---------- Entries

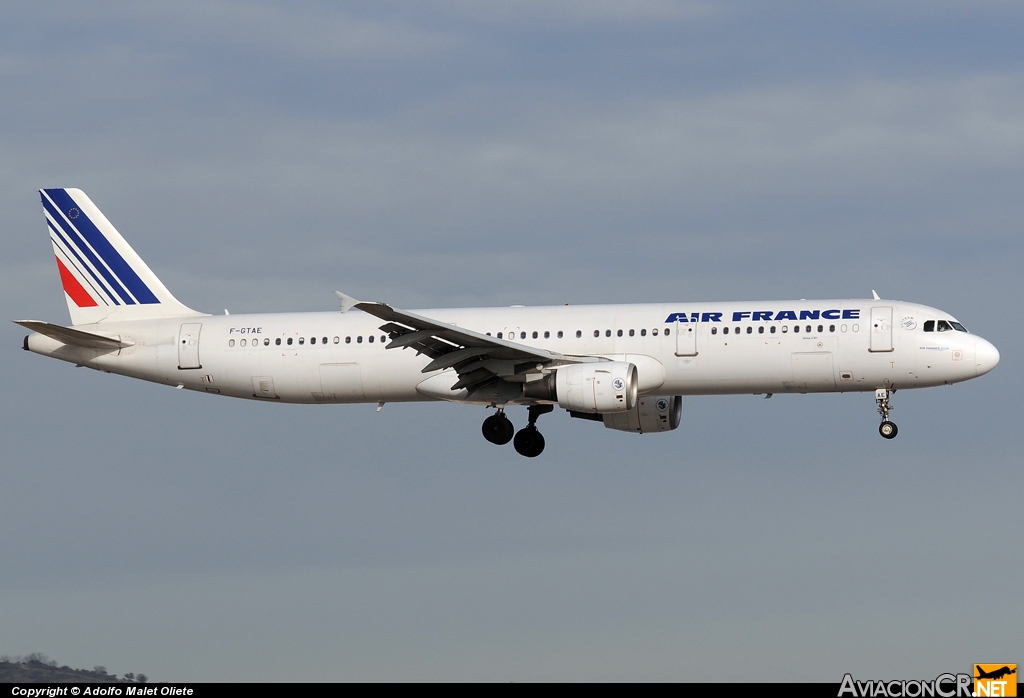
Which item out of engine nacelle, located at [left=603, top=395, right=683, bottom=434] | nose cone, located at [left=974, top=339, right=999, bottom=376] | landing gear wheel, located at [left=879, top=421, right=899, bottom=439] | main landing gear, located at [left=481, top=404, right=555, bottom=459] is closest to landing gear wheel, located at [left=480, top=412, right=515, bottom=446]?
main landing gear, located at [left=481, top=404, right=555, bottom=459]

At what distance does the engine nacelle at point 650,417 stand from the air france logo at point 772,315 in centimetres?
514

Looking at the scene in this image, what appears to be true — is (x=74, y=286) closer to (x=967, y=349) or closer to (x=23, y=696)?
(x=23, y=696)

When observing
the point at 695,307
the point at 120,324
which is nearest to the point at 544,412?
the point at 695,307

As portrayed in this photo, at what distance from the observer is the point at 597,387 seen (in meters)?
49.8

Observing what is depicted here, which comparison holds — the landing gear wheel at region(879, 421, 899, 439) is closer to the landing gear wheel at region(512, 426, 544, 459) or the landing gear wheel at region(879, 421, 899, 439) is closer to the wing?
the wing

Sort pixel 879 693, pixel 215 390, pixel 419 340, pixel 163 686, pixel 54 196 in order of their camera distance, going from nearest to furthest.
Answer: pixel 879 693 < pixel 163 686 < pixel 419 340 < pixel 215 390 < pixel 54 196

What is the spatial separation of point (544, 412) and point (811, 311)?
10430mm

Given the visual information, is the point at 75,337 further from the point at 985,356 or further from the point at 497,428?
the point at 985,356

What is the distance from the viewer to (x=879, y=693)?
108 feet

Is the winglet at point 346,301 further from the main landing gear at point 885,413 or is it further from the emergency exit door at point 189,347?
the main landing gear at point 885,413

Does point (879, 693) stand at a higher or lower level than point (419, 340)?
lower

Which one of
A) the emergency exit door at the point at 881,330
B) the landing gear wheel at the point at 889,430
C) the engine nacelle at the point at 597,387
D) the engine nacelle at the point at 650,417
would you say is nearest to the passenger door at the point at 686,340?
the engine nacelle at the point at 597,387

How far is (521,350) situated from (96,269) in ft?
59.1

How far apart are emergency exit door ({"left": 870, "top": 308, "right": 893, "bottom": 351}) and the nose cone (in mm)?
2772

--------------------

▸ **Written problem**
Rewrite the entries from the line containing "How far is (521,350)" through the end of the entries as a Markdown table with the columns Row and Line. Number each line and skip any blank lines.

▸ **Solution for this problem**
| Row | Line |
|---|---|
| 1 | How far is (521,350) situated from (96,269) in ft? |
| 2 | 59.1 |
| 3 | How far apart are emergency exit door ({"left": 870, "top": 308, "right": 893, "bottom": 351}) and the nose cone (in mm)? |
| 4 | 2772 |